Given text:
* * * * * * * * *
They are all very nice, and any knit picking here is just that:

1: Too contrasty. You have blown hilights and plugged shadows. I am not crazy about the framing, and I wish I could see more of the pen to get an idea of what the child id doing. Excellent capture of that peaceful intent play you get at this age, and seem to loose in a couple years.

2: I really don't like the blown hilights in this one, but DOF is great. It appears that the hot hilights were created in post, which makes the transition from the child's profile to the background harsh and uninviting.

3: Shadows very plugged up, to the point that the neck and chin blend into the torso. I am very much not a fan of the background here; seems "boxed in" rather than framed. Blown hilights in the arm and hair, but not terrible. If data is present, perhaps mask in the hilights in the wrist area.


----------



## manaheim (Jan 25, 2012)

The_Traveler said:


> manaheim said:
> 
> 
> > Don't let TPF rattle you.  This place is a double edged sword.  People without a clue speak just as loudly as those with one.  It's hard to judge who is who.  You'll notice I'm not placing myself in either category here.  I'm honestly still not sure which bucket I belong in.
> ...



  The floor recognizes The (Potentially Abusive) Traveller...


----------



## The_Traveler (Jan 25, 2012)

manaheim said:


> The_Traveler said:
> 
> 
> > manaheim said:
> ...



"Raymond Shaw is the kindest, bravest, warmest, most wonderful human being I've ever known in my life. "
                                                          (Manchurian Candidate -  1962)


----------



## thelittlewhimsy (Jan 26, 2012)
* * * * * * * * *
Material provided:
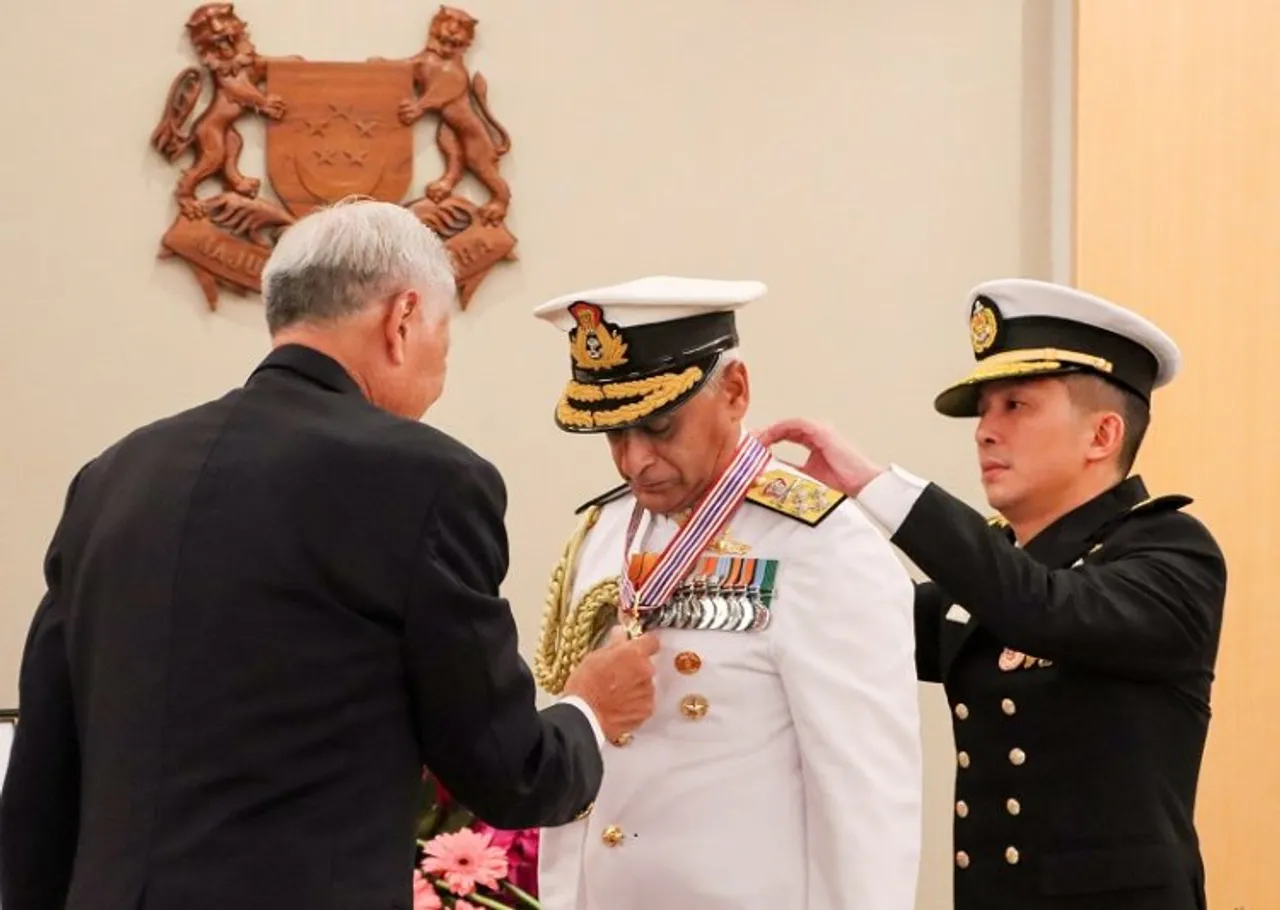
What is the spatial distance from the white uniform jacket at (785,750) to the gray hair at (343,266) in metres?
0.53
* * * * * * * * *
Direction:
In the forum thread, what film is the Raymond Shaw quote attributed to? The data comes from a different source than the forum thread.

Worked solution:
Manchurian Candidate (1962)